Eric Fabian's '84 Nissan Maxima was a real headache. With its best years well behind it, some time during the Reagan administration, and an escalating bill for repairs, Fabian decided enough was enough.

Tired of giving every last hard-earned dollar to mechanics that he suspected, though could never confirm, of inflating the repair costs, he decided to take matters into his own hands. With little experience working on car engines, he enrolled last spring in Santa Monica College's newly piloted Automotive 40 course, automotive maintenance and operation, and the rest, as they say, is history.

"My alternator broke and the mechanics told me it would cost roughly $500 to fix," said Fabian, rolling his eyes into the back of his head. "So I brought an alternator for about $100, took the car into class with me and fixed it myself. I must have saved at least $400. For me, that's a lot of money."

One year and nine units later, Fabian, 21, from downtown Los Angeles, has completed all three automotive courses available at SMC and was officially awarded the Certificate of Completion of the Introductory Automotive Technician certificate. He is the first student to receive this certificate since auto classes were reinstated at SMC last year, and the experience has expanded his horizons regarding his future career.

"Having taken this course, I really want to finish my [automotive] degree…Probably somewhere like Cerritos College," said Fabian. Both Cerritos and Rio Honda College offer certificates that seamlessly transition to more advanced training programs. "My ultimate dream would be to open my own garage…I would love the opportunity to provide fair and affordable auto care to those who can't afford to be ripped-off by mechanics."

Automotive classes were reintroduced at SMC after a hiatus of nearly six years. Up until 2003, the classes were conducted in facilities on the Pico Boulevard side of Drescher Hall. Now they are held at the Lexus-Toyota dealership on Ninth Street and Colorado Boulevard in Santa Monica.

The facility looks like NASA commissioned it. It is a cavernous repair "hanger" lined with hydraulic lifts along each side and equipped with the latest gadgetry capable of dealing with an increasingly computerized industry. However, it can only be used in the evenings after normal business hours.

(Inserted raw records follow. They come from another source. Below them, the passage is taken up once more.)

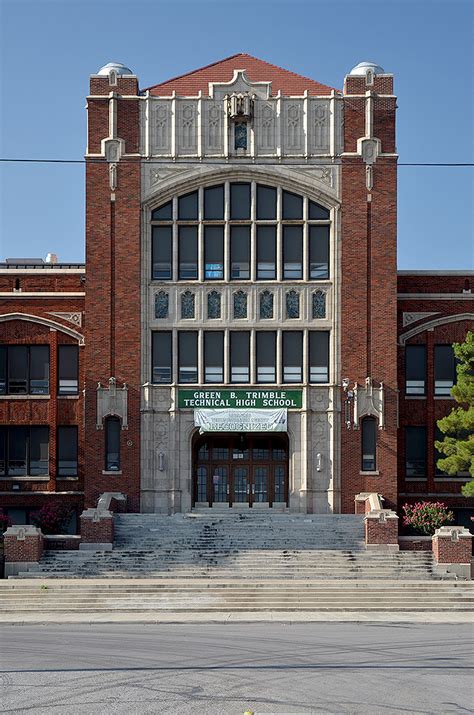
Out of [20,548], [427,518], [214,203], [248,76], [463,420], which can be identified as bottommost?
[20,548]

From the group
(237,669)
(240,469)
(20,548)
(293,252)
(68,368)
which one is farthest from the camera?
(68,368)

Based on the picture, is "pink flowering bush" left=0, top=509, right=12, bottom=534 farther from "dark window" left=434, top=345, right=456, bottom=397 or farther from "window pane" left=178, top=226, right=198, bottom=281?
"dark window" left=434, top=345, right=456, bottom=397

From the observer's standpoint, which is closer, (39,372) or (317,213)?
(317,213)

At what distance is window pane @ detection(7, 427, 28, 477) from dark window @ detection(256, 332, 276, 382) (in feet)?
33.1

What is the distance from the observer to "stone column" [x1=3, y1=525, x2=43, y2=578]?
37.8 meters

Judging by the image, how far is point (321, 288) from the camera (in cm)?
4459

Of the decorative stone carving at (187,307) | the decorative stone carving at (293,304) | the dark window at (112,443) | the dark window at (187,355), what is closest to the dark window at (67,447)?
the dark window at (112,443)

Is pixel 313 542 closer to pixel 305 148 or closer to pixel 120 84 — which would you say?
pixel 305 148

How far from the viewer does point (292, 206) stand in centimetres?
4497

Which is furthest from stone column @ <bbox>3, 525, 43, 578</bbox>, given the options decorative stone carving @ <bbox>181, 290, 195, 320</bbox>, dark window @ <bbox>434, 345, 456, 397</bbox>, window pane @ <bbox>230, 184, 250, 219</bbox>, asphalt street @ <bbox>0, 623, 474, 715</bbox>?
dark window @ <bbox>434, 345, 456, 397</bbox>

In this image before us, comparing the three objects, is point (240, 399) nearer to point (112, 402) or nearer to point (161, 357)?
point (161, 357)

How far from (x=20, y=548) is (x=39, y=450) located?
9.10 meters

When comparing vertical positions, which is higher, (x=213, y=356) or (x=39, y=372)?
(x=213, y=356)

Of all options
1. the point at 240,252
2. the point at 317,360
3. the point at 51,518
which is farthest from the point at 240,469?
the point at 240,252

Fran Chandler, chair of the SMC business department and one the people who awarded Fabian with his certificate, understands how fortuitous and beneficial the premises are to SMC.

"Mike Sullivan, the owner, and Dennis Erikson, the facilities manager, have been incredibly generous in donating their time and such an amazing facility to educate [SMC] students," said Chandler. "Our students have been lucky to learn in such a high-tech, real world environment."

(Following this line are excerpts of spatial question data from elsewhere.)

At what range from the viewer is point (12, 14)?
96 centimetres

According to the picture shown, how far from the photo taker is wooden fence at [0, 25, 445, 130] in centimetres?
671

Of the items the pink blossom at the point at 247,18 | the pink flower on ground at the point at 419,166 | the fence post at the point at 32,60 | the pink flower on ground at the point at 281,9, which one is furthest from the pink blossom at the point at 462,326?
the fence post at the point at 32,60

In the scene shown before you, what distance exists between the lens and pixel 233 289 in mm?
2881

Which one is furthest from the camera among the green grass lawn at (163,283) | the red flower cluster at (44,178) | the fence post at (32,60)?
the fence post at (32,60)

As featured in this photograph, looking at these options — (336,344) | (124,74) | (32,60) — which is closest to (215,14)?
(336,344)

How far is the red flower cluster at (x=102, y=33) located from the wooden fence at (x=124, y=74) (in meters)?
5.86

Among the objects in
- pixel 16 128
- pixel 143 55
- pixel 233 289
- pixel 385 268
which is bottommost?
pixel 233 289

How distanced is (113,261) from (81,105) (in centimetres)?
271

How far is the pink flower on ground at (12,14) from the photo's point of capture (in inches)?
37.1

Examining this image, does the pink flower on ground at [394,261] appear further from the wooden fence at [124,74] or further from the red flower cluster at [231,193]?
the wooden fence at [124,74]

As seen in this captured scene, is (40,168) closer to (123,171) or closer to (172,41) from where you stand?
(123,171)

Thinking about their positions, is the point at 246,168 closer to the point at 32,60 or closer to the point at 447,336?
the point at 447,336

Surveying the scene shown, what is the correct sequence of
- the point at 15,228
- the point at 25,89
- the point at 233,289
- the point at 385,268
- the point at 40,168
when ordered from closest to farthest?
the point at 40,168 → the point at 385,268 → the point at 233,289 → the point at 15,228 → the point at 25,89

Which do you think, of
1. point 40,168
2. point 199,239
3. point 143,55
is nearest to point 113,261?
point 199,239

Should the courses, which were tentatively introduced with the proviso that they prove to be popular with students, continue to gather the high enrollment figures that they have thus far received, Chandler said that it is highly probable SMC will once again have its own on-campus automotive facility. This, she said, might be at the proposed Career Technical Education building slated to be built at the Bundy campus by 2117, "should funding become available for it."

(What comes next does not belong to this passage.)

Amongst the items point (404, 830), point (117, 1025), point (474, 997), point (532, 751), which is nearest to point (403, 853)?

Aside from the course in maintenance and operation, SMC offers two more classes in braking and electrical systems. All three classes are specially designed to provide students with a fundamental overview of each operating system, all the while introducing cutting-edge techniques that will help them to come to grips with an industry that is becoming increasingly high-tech.

"In the '60s you could get a screwdriver and a hammer, give [the engine] a good whack and it would start," said Jose Camacho, one of two automotive professors at SMC. "Now, cars are more and more computerized… It's complex. Everything is in the software."

Camacho also said that as vehicles continue to evolve, eschewing high pollutants in favor of more sustainable fuels, it is imperative that the technicians of today stay current with trends in order to get the best possible jobs once their training is complete.

While the thought of getting stripped down and dirty with your two-liter, four cylinder combustion engine may seem daunting to the uninitiated, Camacho stressed that the courses offered are suitable for all levels of experience, even those who think an oil change means finding a different suntan lotion.

"Sometimes you can possess the gift without really knowing it," said Camacho. "So many students come who don't know a thing about cars, but after only a little while they're doing as well as anybody"

This sentiment is echoed by Fabian, who admits that when he first started he found it difficult, regularly "getting stuck on the basics." However, with Camacho's "patience and passion to show him every little [detail]," he said it soon got easier. "I quickly felt more confident…I felt powerful. I started working on cars more then I played on video games."

If Fabian's efforts are anything to go by, it seems as though SMC's latest automotive course is here to stay.